§ Exercise goal
Turn every row below into a numbered list of its lines, skipping blank lines and leaving the pictures out.

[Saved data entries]
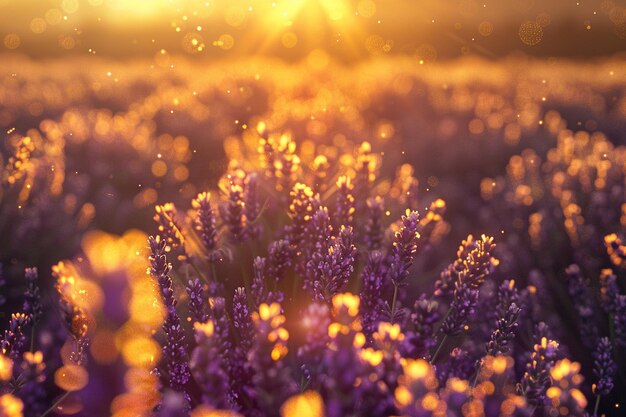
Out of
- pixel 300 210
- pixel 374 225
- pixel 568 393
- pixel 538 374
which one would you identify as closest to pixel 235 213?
pixel 300 210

§ Written answer
1. Out of
2. - pixel 300 210
3. - pixel 374 225
4. - pixel 568 393
5. - pixel 538 374
6. which one would you identify as closest to pixel 235 213?
7. pixel 300 210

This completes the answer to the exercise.